Acoustic Interfaces
Instructor: Clemens Wegener
Credits: 6 ECTS, 3 SWS

Project by Joel Schaefer




In the course "Acoustic Interfaces" we wrote a C++ Machine-Learning library based on a K-Clustering Algorithm. It's purpose is to classify Microphone Inputs into different frequency based classes. After this cluster (training) process the algorithm is able to classify similiar microphone input in realtime. The algorithm is running on a teensy 4.0 with an audio shield.

I have to say, that it was quite hard for me to come up with an idea for the creative, musical use of this technique. As i dont wanted to implement this algorithm for the classic purpose of sound detection issues, i came up with a more abstract idea of use.


My idea was a intention based gesture/timbre detection through the piezo microphone input. This input is expressed through Midi Notes and muscial scales. For example the aggresive touch on the interface surface should express in a, somehow, corresponding sequence of notes (or melody).

So the project i came up with is basically a sequencer.


In thought about what kind of sequencer i wanted to build, i was very inspired by the eurorack-sequencer by "Make Noise", called "Rene´ ". It's a sequencer based on motion inside a cartesian coordinate system. What i found interesting in this, is the fact that this way of sequencing doesn't work with one main tempo which is driving the sequences, but instead with more tempos (depending on the amount of dimensions). Each tempo or clock is driving the sequences only on one axis. That means when clocks (or gates) of different speeds (or ryhtms) are fed into the sequencer, the outcoming sequence can be very diverse. With an normal( 1-dimensional) sequencer, such or similiar results from only one sequence would need modulation of pitch values or radomnization in the rhythm patterns.

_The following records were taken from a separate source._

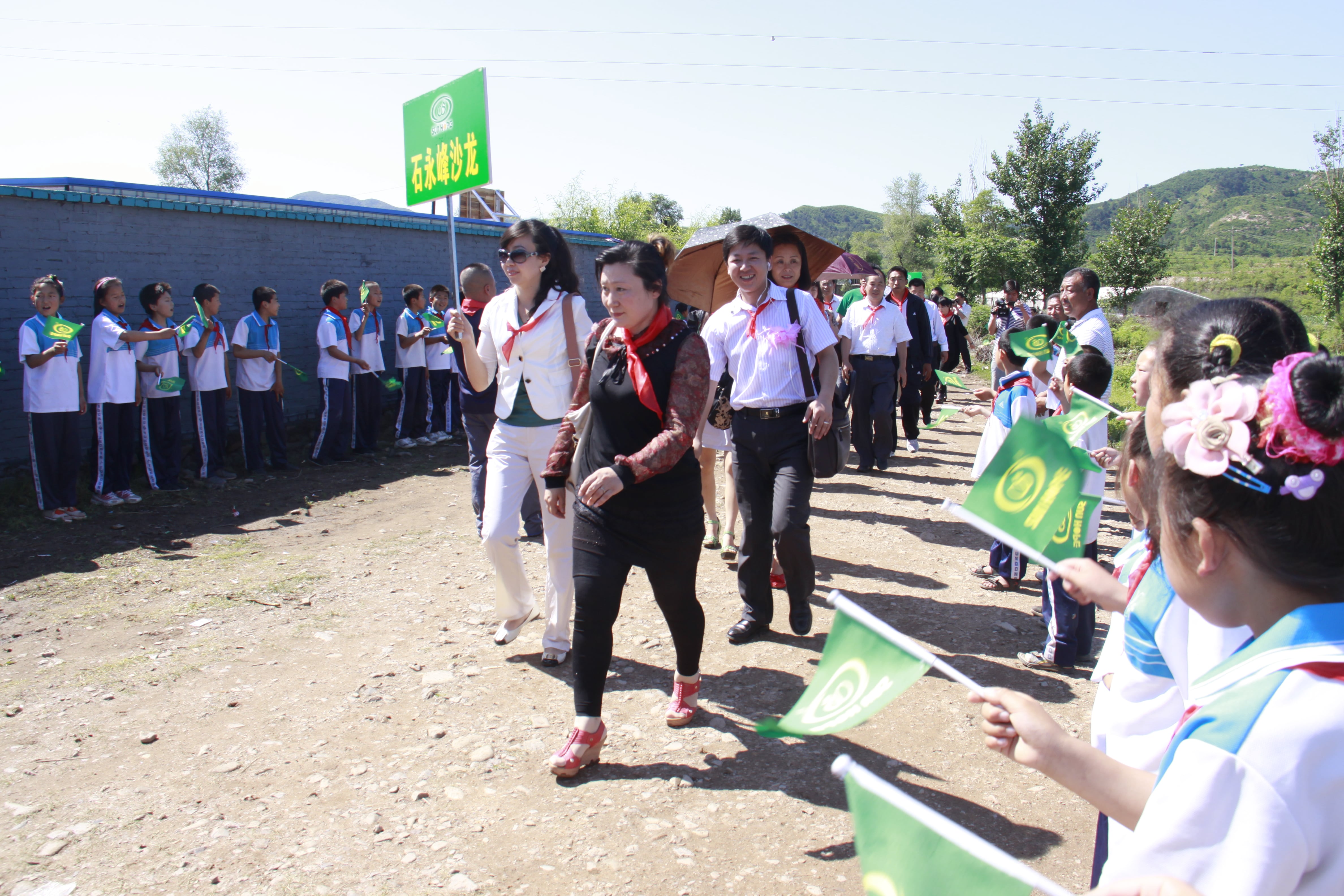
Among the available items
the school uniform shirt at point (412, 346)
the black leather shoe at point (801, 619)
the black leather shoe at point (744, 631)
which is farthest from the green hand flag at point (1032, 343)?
the school uniform shirt at point (412, 346)

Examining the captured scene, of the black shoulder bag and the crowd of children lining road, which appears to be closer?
the crowd of children lining road

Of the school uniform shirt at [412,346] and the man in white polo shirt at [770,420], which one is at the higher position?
the school uniform shirt at [412,346]

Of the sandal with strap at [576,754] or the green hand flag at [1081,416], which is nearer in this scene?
the green hand flag at [1081,416]

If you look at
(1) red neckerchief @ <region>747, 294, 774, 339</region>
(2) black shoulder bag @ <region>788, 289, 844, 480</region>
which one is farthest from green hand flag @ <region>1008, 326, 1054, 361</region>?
(1) red neckerchief @ <region>747, 294, 774, 339</region>

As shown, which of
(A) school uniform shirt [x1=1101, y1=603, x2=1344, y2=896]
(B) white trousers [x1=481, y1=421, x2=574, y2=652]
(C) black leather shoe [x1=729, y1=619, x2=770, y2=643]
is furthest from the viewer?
(C) black leather shoe [x1=729, y1=619, x2=770, y2=643]

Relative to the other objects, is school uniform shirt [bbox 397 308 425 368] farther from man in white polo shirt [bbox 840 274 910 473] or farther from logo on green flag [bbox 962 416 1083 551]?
logo on green flag [bbox 962 416 1083 551]

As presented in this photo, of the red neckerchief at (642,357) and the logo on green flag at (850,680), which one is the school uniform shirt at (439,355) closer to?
the red neckerchief at (642,357)

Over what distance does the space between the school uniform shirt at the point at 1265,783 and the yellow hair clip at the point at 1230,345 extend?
465 mm

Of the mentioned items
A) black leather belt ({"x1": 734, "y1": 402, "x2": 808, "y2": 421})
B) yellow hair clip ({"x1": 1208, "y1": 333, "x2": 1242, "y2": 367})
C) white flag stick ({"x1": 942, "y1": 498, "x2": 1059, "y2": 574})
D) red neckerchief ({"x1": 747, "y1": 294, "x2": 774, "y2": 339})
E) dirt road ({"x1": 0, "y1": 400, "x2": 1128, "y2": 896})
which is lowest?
dirt road ({"x1": 0, "y1": 400, "x2": 1128, "y2": 896})

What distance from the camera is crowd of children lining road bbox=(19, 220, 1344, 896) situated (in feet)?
3.43

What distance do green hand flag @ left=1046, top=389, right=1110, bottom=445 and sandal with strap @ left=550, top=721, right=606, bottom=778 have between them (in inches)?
83.5

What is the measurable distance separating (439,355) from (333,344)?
177cm

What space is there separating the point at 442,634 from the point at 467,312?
154 inches

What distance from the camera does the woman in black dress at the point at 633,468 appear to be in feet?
10.8
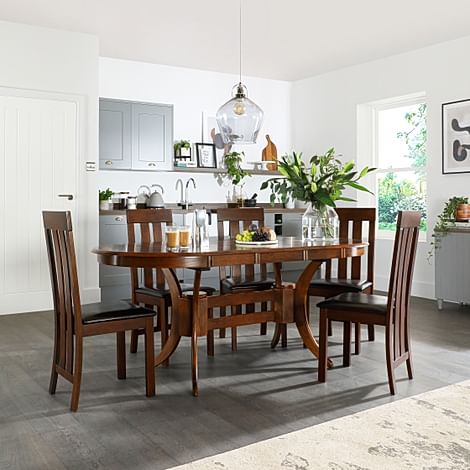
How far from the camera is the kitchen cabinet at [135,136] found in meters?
6.47

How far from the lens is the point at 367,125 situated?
23.7ft

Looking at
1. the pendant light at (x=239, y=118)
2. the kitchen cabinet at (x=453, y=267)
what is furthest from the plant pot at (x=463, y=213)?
the pendant light at (x=239, y=118)

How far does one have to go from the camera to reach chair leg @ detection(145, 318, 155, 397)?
10.1ft

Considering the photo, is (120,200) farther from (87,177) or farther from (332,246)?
(332,246)

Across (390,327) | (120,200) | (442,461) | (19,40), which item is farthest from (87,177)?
(442,461)

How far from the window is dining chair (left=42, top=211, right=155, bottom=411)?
432 centimetres

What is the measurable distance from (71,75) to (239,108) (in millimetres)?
2358

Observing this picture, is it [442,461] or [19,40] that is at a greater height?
[19,40]

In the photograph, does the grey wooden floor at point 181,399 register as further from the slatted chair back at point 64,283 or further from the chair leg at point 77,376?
the slatted chair back at point 64,283

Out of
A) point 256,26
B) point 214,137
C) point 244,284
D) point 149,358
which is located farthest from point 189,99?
point 149,358

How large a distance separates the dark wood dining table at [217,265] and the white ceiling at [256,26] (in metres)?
2.43

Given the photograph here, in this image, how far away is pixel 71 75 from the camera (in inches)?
227

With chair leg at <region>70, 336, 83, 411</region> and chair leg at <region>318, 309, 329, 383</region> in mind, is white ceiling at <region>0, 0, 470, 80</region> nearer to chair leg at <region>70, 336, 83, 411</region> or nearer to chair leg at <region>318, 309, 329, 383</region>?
chair leg at <region>318, 309, 329, 383</region>

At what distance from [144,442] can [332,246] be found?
1494mm
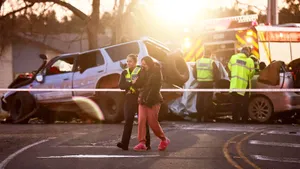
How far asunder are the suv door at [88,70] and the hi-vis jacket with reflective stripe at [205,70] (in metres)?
2.48

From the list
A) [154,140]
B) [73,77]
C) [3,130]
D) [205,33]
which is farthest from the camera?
[205,33]

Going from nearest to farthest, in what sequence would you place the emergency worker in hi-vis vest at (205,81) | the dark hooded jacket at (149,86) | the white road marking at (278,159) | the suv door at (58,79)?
the white road marking at (278,159) < the dark hooded jacket at (149,86) < the emergency worker in hi-vis vest at (205,81) < the suv door at (58,79)

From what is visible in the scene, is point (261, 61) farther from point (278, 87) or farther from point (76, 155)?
point (76, 155)

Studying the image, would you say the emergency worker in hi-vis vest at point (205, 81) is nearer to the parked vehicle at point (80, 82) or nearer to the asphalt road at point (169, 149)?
the parked vehicle at point (80, 82)

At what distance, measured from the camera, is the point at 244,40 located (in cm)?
1778

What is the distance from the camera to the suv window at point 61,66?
666 inches

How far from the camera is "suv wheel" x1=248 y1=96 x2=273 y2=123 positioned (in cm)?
1502

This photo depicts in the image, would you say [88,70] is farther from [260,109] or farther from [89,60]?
[260,109]

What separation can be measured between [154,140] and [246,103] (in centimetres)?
445

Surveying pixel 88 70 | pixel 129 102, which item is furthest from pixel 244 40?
pixel 129 102

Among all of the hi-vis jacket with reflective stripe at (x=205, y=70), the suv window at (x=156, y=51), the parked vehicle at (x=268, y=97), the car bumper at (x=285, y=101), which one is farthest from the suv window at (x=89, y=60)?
the car bumper at (x=285, y=101)

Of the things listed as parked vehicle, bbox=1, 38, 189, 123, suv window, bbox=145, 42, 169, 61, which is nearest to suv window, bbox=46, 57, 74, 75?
parked vehicle, bbox=1, 38, 189, 123

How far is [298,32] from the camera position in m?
19.1

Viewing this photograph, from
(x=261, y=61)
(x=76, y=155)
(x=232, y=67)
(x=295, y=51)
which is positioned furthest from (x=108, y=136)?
(x=295, y=51)
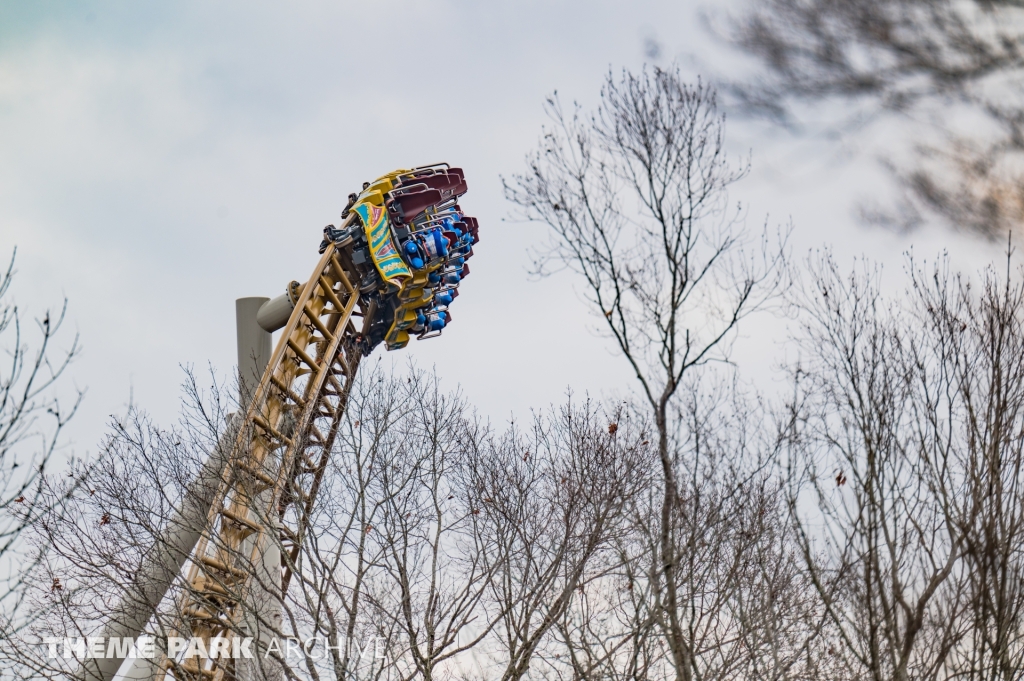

The audience this project is aiming at musicians that are using analog synthesizers. Especially at artists that use their modular/analog gear for live and improvisation performances, because the idea of the intentional interface is clearly standing for the spontaneous and imediate creation of melodies and patterns.


So i decided to design my own little grid-based sequencer. Im calling it grid-based because it only has 2 dimensions. My plan was to build it in a hardware format, with analog parts. That means i didn't wanted to build a Midi-Sequencer but instead a digital CV1. [[Tracking Motion Detection|Computer Vision]], 2. [[wikipedia:Curriculum vitae]]/Gate-sequencer for analog gear. For the UIUser Interface Part i was inspired by the Teensy-based, opensource eurorack module "Ornament & Crime" by Patrick Dowling (aka pld), Max Stadler (aka mxmxmx) and Tim Churches (aka bennelong.bicyclist). This one is known for its many functions and flexibility. But the whole UIUser Interface is based on an OLED Display, two rotary encoders and 2 buttons. I planned to do it similliar. That means also an OLED display and 2 rotary encoders but only one button. Concercing Analog In and Outputs i build two audio inputs for the 2 clocks or gates that drive the X-Axis and the Y-Axis. On the output side i integrated two outputs (0-4 Volts = Range of 4 Octaves) with external 12 Bit DAC Boards to get a proper resolution, voltage range and precision. One outputs the CV1. [[Tracking Motion Detection|Computer Vision]], 2. [[wikipedia:Curriculum vitae]] signal, the other one the Gate signals.


To the process of building and coding this project i can honestly say i've learned a lot, but also that i heavily underestimated the work and knowledge that was needed. Unfortunately i got to face many problems in the coding of the sequencer library, some are minor bugs, some are stability issues, other are hardware debouncing issues. This and also the lack of knowledge of programming in C++ lead to the fact that the actual circuit and algorithm i build/wrote for the teensy can't do yet what my initial idea was. To be concrete - - the connection to our ML-Library isn't there yet and therefore the whole "intentional interface" is missing - the maximum size of the grid is 4, that means 16 steps (i wanted to make it flexible so that the grid size can be chosen) - i wasnt able to debounce the rotary encoders enough for acceptable results (so i replaced them by 3 usual potentiometers), that makes the menu diving rather impractical - the quantizer part is missing, so it outputs just all 12 semitones per octave - extra functions like playback direction, randomnization features, etc. are missing - overall running stability isn't good

In principle the algorithm is working as can be seen in the 2nd video at the top, but i would have needed much more time during the semester to get closer to what i wanted. So i decided to demonstrate my project kind of theoretically, in the sense that im using my PureData Patch to show a shortened version of my idea. ( Video 1 above is a musical demonstration) In that version most is working as imagined.

There is: - 6x6 Grid - Note Mapping from Teensy Serial Stream - Quantizer with a lot of musical Scales - ability to change playback direction of both axis separately

Whats missing is: - a good musical representation of sound timbres clustered by the teensy library - Mapping of clustered classes onto musical scales - flexible grid size - randomness fx


I think at the end i have to say that its quite hard to define a fixed mapping for the representation of the still very abstract data the ml-algorithm is giving at this point. The direct frequency band mapping of the gestures captured by the piezo mic onto the whole sequence has also a kind of random character. As well as the direct mapping of certain frequency points onto certain steps gives a very randomly sounding result. The intention, intensity or timbre can not really be heard by the corresponding melody changes.


I consider my idea to map the raw fft-data from the teensy audio input onto note values as kind of a bad idea, but i think the mapping of the classification results onto musical scales has some potential. I guess not really in a fixed manner, but maybe if it would be able for the user to easily customize the connections between the different gestures and materials on the interface with its own musical interpretations. This would need a very sophisticated UIUser Interface system and a very open algorithm structure for making it practical for users.